Les indicateurs porteront sur le nombre de personnel, de jeunes , l’âge des jeunes, leur sexe, leur niveau à l’entrer dans les dispositifs, la duré moyenne de présence, le taux de rescolarisation, l’activité du service, l’estimation des besoins, les propositions de réponses aux besoins exprimés, par l’institution et les acteurs locaux.
Les indices sont repérés en superposant dans un premier temps les énoncés des acteurs et les textes publiés par les institutions puis en relevants les distorsions, enfin en dégageant des thèmes (en tant que noyaux de sens, objet autour duquel s’organise le discours, événement, unité de contexte, type de document, personnage) de glissement : des objectifs, des règlements des fonctionnements, des moyens.
un analyse des documents que nous avons retenus : supports écrits de type administratifs, réglementaires et législatifs, sur le sujet ou en périphérie, en fonction de leur pertinence .
Avec une grille de lecture de repérage lexical, nous rechercherons les différents registres pédagogiques, judiciaires, sécuritaire et d’exclusion , ainsi que les thématiques abordées.
La formulation des hypothèses et des objectifs : les textes traduisent , à la fois les convictions et les valeurs des animateurs des classes relais, et les projets locaux partenariaux.
Il conviendra en suite de mettre en évidence le décalage entre la représentation du concept classe relais par les acteurs de terrain et par l’Education Nationale dans la définition et l’organisation structurante qu’elle en fait.
Nous distinguerons deux inférences spécifiques à effectuer à partir des résultats :
- L’autorité administrative détourne-t-elle à son profit l’expérimentation de terrain en catégorisant son public ?
- L’unité classe relais, pionnière dans un environnement locale traditionnel, prend-elle en compte l’individu global, être à éduquer et tente-t-elle d’inverser le processus d’exclusion en processus d’intégration ?
L’instauration de dispositifs relais impliquerait une rupture avec les modes opératoires référencés à la classification des individus pour réfléchir au traitement global de situations qui ont conduit à l’exclusion aux fins d’imaginer pour chaque élève perdu par l’école un processus nouveau qui permettrait son intégration voire sa réinsertion.
L’admission et l’inscription d’un jeune en classe relais sortiraient d’une logique classificatoire pour traiter en interaction les composantes de sa personne, ses environnements et ses habitudes de vie.

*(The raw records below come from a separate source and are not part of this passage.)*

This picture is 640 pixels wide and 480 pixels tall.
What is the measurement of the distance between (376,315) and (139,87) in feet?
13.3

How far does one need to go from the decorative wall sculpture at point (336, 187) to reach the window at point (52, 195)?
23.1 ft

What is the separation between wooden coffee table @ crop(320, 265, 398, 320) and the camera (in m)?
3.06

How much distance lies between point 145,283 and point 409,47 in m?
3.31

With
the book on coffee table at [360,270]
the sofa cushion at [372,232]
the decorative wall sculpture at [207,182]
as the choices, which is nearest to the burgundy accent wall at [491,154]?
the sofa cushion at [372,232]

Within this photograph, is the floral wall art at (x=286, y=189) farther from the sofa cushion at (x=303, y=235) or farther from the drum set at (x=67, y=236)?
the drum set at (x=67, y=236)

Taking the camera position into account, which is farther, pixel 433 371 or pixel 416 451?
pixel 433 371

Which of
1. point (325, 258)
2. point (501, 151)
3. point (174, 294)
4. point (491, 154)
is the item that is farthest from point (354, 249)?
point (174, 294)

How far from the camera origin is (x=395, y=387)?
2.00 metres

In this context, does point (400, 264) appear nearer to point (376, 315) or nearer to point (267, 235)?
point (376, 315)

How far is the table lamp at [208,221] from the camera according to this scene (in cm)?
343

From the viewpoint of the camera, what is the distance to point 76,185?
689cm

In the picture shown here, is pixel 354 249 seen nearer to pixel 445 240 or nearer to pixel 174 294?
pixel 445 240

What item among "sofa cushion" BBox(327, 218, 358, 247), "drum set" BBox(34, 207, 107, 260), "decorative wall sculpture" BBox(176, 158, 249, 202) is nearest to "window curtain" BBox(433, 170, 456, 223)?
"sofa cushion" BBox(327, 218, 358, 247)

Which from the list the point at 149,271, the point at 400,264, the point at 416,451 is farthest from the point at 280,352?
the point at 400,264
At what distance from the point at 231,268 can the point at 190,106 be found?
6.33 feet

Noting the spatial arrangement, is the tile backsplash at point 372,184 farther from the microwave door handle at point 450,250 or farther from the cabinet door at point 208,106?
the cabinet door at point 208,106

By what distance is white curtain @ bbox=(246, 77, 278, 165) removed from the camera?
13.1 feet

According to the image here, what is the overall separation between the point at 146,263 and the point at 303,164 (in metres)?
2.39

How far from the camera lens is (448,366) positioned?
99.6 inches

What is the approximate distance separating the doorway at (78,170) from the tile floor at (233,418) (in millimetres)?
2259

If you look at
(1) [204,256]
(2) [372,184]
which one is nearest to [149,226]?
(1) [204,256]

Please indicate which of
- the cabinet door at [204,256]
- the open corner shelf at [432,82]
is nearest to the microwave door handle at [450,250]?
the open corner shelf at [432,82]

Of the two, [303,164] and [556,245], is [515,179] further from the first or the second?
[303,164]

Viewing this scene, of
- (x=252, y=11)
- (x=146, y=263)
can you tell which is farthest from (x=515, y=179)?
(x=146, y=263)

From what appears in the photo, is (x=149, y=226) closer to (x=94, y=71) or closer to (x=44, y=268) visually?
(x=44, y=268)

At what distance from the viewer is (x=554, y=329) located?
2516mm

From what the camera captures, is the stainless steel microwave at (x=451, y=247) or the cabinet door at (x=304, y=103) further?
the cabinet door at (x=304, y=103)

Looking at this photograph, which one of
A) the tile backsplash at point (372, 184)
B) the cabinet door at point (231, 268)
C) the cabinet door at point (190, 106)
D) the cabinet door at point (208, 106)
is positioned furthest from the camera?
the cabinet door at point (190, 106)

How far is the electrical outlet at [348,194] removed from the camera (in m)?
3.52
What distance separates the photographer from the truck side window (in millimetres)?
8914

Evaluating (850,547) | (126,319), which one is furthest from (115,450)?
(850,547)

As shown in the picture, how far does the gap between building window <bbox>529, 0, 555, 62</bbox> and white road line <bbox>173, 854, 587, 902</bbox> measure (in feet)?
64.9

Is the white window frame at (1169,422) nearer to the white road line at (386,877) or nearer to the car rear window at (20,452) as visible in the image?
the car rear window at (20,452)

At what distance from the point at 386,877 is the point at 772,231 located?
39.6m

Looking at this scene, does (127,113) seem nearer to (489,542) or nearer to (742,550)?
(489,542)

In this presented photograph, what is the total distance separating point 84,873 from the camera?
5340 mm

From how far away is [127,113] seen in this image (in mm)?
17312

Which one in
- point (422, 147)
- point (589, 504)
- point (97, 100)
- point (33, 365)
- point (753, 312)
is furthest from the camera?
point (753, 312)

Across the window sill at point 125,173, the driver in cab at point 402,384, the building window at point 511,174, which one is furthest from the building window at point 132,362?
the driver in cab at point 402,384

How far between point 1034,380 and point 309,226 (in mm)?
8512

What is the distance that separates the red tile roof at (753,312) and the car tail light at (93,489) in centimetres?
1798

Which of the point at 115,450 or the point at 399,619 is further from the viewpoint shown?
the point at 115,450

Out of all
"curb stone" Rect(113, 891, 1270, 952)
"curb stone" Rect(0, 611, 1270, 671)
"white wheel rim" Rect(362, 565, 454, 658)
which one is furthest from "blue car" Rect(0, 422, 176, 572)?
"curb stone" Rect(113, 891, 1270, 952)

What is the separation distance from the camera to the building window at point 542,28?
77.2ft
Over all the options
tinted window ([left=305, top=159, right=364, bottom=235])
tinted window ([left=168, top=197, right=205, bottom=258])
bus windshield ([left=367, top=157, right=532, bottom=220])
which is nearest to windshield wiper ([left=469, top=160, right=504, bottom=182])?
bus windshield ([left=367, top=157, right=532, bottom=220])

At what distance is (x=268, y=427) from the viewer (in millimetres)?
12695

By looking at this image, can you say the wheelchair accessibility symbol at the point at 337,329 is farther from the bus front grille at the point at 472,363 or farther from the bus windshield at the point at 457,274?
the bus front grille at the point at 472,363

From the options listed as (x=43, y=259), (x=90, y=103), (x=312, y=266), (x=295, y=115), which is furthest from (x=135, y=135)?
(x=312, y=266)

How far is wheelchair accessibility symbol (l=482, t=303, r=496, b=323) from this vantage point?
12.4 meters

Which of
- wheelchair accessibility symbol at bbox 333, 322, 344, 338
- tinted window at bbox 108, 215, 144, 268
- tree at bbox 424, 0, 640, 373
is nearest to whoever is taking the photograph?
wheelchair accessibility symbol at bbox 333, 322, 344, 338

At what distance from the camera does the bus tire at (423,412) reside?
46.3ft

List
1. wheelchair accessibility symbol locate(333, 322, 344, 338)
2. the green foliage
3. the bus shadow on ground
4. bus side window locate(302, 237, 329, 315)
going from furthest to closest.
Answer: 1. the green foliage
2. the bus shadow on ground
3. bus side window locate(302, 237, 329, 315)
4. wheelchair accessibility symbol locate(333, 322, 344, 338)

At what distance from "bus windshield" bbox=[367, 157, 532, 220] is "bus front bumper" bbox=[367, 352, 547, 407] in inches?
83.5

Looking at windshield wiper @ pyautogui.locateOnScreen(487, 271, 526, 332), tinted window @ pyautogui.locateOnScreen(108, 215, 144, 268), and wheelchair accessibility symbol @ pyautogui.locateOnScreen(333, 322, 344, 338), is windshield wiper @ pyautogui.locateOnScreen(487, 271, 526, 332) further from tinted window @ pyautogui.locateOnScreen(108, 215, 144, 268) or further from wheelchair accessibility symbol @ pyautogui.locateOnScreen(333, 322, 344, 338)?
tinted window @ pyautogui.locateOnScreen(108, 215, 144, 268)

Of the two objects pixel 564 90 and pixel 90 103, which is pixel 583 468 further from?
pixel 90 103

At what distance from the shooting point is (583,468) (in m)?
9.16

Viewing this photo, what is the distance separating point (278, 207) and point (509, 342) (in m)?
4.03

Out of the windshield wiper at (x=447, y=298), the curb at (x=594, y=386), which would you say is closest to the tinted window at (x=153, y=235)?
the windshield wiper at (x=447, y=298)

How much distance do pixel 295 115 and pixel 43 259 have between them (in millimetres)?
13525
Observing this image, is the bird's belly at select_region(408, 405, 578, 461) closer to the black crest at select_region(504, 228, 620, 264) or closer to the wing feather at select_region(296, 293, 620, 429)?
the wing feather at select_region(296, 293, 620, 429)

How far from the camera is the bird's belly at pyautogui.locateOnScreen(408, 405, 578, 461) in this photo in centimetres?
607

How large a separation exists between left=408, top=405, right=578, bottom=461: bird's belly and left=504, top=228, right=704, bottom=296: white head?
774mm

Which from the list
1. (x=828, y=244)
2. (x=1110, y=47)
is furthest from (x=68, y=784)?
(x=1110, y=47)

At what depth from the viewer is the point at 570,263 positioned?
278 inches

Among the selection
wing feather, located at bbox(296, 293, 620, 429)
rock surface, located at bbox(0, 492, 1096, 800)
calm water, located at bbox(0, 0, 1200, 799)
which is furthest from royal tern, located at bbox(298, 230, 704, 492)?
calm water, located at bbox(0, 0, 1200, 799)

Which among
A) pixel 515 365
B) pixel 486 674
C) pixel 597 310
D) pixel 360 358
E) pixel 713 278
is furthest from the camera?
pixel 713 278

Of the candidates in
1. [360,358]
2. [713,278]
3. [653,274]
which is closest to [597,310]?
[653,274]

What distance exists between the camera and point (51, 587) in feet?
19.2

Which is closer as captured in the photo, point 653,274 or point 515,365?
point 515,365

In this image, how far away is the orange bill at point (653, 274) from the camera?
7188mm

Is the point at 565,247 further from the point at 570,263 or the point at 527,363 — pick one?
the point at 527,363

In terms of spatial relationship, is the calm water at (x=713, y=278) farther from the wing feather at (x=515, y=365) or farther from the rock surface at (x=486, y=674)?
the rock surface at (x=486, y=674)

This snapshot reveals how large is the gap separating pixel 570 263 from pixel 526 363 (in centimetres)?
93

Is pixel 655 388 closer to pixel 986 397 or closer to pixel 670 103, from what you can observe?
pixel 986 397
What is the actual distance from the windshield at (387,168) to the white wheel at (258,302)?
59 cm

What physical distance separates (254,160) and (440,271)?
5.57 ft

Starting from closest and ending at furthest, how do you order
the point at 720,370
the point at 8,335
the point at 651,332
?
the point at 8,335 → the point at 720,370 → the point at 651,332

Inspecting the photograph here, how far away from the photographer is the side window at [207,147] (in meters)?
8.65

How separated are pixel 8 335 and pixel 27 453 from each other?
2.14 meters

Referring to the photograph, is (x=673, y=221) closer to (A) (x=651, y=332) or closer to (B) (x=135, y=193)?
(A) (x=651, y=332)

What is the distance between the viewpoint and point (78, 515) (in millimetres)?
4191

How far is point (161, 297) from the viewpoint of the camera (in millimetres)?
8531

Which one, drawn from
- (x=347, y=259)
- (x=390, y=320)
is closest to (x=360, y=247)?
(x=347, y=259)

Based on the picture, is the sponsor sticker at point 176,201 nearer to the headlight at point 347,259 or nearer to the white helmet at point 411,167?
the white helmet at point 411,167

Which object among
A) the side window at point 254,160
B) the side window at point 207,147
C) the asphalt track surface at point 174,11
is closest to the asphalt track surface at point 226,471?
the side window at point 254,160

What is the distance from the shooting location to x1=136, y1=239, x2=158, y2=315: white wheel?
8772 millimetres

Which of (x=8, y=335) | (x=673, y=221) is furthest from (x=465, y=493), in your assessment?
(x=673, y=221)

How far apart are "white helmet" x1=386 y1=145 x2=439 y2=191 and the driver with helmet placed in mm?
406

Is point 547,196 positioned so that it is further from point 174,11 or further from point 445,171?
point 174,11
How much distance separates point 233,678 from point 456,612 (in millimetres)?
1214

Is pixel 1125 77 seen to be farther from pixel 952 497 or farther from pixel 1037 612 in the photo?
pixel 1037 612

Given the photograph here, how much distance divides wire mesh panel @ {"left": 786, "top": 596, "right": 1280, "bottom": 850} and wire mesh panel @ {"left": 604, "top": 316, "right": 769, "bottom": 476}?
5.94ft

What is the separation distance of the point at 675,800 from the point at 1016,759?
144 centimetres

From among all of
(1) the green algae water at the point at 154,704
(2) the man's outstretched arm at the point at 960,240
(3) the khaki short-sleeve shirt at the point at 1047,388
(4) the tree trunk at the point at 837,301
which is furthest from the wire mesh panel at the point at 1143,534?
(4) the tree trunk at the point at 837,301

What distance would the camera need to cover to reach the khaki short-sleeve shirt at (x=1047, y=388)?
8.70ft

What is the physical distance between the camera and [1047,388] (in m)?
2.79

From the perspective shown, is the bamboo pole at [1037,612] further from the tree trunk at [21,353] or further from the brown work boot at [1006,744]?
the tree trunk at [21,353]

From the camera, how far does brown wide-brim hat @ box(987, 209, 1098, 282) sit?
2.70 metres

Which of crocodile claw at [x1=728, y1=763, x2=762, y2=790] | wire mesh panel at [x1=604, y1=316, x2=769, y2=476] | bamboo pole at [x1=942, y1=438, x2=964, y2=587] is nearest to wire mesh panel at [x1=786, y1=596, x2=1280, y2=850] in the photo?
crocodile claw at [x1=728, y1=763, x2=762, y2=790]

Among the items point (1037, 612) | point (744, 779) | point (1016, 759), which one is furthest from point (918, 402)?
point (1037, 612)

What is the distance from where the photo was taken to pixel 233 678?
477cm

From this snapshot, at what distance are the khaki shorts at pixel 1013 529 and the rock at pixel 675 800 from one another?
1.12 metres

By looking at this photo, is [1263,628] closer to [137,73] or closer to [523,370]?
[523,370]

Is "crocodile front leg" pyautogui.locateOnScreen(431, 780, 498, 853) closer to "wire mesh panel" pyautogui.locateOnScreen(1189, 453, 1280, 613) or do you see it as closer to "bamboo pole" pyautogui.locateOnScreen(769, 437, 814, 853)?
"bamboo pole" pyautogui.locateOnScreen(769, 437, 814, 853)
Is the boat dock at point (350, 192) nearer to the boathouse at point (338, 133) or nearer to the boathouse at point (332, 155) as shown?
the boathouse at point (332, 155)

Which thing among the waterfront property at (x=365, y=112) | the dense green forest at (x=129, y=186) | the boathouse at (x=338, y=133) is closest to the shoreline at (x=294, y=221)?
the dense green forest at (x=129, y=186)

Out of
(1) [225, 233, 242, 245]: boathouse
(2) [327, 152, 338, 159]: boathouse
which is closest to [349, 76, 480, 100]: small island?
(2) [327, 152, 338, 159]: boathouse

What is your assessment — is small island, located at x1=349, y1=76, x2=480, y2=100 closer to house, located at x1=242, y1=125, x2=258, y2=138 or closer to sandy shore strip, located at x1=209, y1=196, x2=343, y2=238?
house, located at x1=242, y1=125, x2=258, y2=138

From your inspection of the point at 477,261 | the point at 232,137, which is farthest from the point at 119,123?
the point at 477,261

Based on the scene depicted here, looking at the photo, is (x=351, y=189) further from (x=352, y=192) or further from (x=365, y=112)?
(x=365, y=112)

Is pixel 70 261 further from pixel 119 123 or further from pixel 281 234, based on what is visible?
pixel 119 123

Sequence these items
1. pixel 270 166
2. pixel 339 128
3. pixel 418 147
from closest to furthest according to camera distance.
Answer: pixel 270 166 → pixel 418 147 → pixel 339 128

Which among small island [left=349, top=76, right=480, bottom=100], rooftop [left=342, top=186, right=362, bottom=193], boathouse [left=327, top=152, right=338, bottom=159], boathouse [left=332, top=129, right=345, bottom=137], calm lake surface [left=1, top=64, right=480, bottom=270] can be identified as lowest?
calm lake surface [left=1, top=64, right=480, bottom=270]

Les premiers résultats de cette étude confortent, parmi les hypothèses énoncées , celles d’une dérive vers une relégation par catégorisation des jeunes orientés en dispositif relais dans une démarche classificatrice essentiellement centrée autour des comportements, induite par les positions des institutions, alors que dans le même temps des enseignants et des éducateurs interviennent sur chaque sujet , au quotidien en recherchant des processus favorisant son intégration.